If asked to describe where one might find the Thymus, most people would not have any idea where to begin. This walnut-sized organ is in fact located almost completely centrally in the body, between the lungs and in front of the heart. Thought to be largely inactive in adulthood, surgeons have not shied away from removing the Thymus during unrelated operations or recommending its removal for a variety of conditions. New Harvard-led research is, however, saying it plays a vital role in immune health as we age, particularly in cancer prevention, and we have been underestimating this organ at our peril for far too long.
Described as being “the fastest ageing organ”, doctors have traditionally recognised the Thymus’ role in early development calling it a bustling boot camp during early adolescence, where immature T cells are educated and fine-tuned to recognize foreign invaders while maintaining tolerance to the body’s own tissues. They have, however, also believed that somewhere around puberty it seems to atrophy into fatty tissue.
Studies in the past have revealed that the removal of the thymus in a procedure called a thymectomy can be helpful for people grappling with autoimmune disorders, particularly myasthenia gravis, in which the immune system turns traitor and attacks the neuromuscular junctions. In such cases, thymectomy can help alleviate symptoms and potentially slow down the progression of the disease. Additionally, the Thymus’ location can sometimes be directly responsible for its removal. For instance, when repairing congenital heart defects or accessing the heart’s vital chambers, surgeons may encounter the thymus along the path.
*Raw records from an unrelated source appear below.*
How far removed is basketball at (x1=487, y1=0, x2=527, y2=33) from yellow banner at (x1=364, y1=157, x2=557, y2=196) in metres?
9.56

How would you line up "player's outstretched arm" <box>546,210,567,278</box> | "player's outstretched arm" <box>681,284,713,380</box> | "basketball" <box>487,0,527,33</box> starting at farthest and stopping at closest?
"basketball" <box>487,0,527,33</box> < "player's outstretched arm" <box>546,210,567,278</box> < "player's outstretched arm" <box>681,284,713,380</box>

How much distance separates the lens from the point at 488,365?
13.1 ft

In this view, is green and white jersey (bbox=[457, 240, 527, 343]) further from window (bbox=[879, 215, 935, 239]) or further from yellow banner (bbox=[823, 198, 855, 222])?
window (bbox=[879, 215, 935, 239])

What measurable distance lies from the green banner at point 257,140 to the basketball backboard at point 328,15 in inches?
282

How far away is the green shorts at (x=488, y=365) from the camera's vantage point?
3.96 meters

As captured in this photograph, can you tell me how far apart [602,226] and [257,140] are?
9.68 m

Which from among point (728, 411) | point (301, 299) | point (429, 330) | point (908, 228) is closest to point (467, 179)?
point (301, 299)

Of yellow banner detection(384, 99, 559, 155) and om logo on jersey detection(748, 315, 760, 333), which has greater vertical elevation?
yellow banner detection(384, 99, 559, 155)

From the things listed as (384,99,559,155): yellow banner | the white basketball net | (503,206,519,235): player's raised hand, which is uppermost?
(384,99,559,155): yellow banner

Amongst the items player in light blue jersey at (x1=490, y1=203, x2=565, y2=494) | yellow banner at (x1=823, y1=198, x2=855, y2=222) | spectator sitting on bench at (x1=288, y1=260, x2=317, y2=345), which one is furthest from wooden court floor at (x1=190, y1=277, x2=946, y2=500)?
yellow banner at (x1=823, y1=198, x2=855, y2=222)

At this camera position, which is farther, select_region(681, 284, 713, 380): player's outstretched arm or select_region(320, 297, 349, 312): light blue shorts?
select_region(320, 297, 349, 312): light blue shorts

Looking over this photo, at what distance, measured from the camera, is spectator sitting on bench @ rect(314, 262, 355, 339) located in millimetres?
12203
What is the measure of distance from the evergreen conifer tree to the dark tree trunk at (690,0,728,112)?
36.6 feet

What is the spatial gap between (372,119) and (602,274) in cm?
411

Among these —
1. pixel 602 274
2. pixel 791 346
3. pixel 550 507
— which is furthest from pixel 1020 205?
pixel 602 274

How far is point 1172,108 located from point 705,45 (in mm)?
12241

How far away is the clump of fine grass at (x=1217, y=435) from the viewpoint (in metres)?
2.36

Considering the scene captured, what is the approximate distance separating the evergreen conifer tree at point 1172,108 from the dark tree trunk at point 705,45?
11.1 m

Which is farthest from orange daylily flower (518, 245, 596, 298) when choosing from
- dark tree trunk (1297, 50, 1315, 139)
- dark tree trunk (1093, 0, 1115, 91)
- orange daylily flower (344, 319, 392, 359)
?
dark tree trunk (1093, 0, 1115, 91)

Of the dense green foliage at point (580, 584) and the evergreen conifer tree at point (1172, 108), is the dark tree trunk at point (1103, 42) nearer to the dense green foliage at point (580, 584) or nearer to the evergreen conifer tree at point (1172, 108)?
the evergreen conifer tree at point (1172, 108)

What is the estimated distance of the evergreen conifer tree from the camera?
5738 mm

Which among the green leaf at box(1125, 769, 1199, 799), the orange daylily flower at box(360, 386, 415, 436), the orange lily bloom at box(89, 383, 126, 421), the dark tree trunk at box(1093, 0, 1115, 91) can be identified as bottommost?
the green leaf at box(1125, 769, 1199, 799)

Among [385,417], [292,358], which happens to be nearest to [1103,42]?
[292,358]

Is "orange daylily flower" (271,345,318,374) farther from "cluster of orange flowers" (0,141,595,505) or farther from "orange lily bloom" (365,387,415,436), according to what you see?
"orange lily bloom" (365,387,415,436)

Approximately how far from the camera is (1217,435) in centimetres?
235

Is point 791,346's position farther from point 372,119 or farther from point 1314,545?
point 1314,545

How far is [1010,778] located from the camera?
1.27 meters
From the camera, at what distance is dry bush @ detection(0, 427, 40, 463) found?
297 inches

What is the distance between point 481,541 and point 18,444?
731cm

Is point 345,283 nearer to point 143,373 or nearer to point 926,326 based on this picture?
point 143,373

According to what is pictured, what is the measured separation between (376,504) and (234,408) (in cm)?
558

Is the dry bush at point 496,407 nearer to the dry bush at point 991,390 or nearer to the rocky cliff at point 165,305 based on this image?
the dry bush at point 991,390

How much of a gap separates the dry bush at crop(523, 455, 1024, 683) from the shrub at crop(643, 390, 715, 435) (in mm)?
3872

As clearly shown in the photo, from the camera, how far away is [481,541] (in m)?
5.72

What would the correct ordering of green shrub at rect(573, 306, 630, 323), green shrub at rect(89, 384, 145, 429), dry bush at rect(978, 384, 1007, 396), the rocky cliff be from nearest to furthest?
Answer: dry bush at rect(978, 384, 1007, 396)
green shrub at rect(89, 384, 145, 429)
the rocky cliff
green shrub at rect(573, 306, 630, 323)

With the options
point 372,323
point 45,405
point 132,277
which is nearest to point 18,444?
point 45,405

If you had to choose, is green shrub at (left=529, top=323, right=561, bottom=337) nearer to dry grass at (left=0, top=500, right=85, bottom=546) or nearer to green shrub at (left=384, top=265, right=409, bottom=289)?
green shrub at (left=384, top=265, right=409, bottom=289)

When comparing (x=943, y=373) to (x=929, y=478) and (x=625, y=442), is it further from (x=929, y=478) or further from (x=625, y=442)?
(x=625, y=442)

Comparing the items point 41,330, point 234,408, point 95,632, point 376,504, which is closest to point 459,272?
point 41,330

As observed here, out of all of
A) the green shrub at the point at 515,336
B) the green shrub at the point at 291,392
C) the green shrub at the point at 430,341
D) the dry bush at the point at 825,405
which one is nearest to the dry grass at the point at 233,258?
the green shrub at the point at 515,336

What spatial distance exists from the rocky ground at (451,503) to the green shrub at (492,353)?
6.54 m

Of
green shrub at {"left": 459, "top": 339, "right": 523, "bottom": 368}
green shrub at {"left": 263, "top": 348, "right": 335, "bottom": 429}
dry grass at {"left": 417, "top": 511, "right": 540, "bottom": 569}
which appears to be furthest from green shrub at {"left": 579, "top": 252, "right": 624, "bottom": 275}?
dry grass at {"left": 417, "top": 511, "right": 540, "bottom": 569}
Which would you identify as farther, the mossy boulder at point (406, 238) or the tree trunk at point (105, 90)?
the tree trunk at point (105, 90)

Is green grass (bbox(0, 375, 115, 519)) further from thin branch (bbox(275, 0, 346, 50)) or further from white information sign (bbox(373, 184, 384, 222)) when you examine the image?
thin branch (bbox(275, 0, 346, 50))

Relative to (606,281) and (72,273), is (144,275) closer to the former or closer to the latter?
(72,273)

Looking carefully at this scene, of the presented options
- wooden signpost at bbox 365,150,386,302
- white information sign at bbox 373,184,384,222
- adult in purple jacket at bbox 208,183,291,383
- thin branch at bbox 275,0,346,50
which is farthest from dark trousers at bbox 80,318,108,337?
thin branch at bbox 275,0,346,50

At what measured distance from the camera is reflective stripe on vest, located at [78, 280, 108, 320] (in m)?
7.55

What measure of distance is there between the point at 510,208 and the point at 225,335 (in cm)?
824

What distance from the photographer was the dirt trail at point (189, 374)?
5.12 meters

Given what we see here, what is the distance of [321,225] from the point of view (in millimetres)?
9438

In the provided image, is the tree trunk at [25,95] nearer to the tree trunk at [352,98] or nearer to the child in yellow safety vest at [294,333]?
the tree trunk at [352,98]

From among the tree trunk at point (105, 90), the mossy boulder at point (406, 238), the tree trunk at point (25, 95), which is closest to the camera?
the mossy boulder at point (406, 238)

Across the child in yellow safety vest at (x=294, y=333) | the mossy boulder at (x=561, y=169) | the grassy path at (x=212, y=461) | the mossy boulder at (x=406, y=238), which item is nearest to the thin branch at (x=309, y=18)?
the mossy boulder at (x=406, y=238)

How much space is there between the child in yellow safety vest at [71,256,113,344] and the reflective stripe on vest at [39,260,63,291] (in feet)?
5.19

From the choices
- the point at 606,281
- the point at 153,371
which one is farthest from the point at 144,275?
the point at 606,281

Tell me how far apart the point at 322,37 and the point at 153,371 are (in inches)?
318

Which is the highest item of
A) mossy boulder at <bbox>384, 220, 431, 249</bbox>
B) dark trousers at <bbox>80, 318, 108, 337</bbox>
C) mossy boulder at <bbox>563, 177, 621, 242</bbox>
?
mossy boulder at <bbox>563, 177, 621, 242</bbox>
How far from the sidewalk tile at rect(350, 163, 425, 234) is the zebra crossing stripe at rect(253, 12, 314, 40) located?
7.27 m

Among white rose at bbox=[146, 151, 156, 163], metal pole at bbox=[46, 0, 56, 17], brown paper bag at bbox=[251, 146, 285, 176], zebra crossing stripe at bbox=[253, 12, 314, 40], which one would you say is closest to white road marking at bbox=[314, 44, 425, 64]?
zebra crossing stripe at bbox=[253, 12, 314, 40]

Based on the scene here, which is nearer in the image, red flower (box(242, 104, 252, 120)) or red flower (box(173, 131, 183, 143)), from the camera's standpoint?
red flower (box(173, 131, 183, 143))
While not their primary target, its presence can necessitate careful removal to access the heart.
More recently, some researchers had begun to suspect that the Thymus may be more than fatty tissue and may play a role in our health as we age, by continuing to make T-cells that contribute to the diversity of the body’s overall T-cell population, but young doctors were still being taught that in adults it was vestigial and could be removed. This contradiction intrigued study author Kameron Kooshesh mined data from 1,146 adult patients who had undergone thymus removal, alongside demographically matched control patients who had undergone similar surgeries but kept their thymus.
Working alongside David Scadden (The Gerald and Darlene Jordan Professor of Medicine and professor in the Department of Stem Cell and Regenerative Biology, who led the study), Brody Foy (a biostatistician who helped direct the team’s statistical queries around the epidemiology of thymectomy patients), Karin Gustafsson (an expert in T-cell biology) and others, Kooshesh uncovered a staggering finding.
In looking at patients with more than five years of follow-up, the team found that those who had received a thyrectomy were almost twice as likely to have died (9% vs 5.2%) and that death by cancer was particularly notable (2.3% vs 1.5%). Those who had undergone the thymus removal also showed less new production of T-cells, both helper and cytotoxic, and had higher levels of pro-inflammatory cytokines, which are the signalling proteins associated with autoimmunity and cancer in their blood.
“The magnitude of death and cancer in patients who had undergone thymectomy was the biggest surprise for me,” explained Kooshesh. “The more we dug, the more we found. The results suggested to us that the lack of a thymus appears to perturb basic aspects of immune function.”
The study now opens up new avenues of research into the prevention and treatment of cancer, and auto-immune diseases, the causes of which have, in many cases, been a mystery.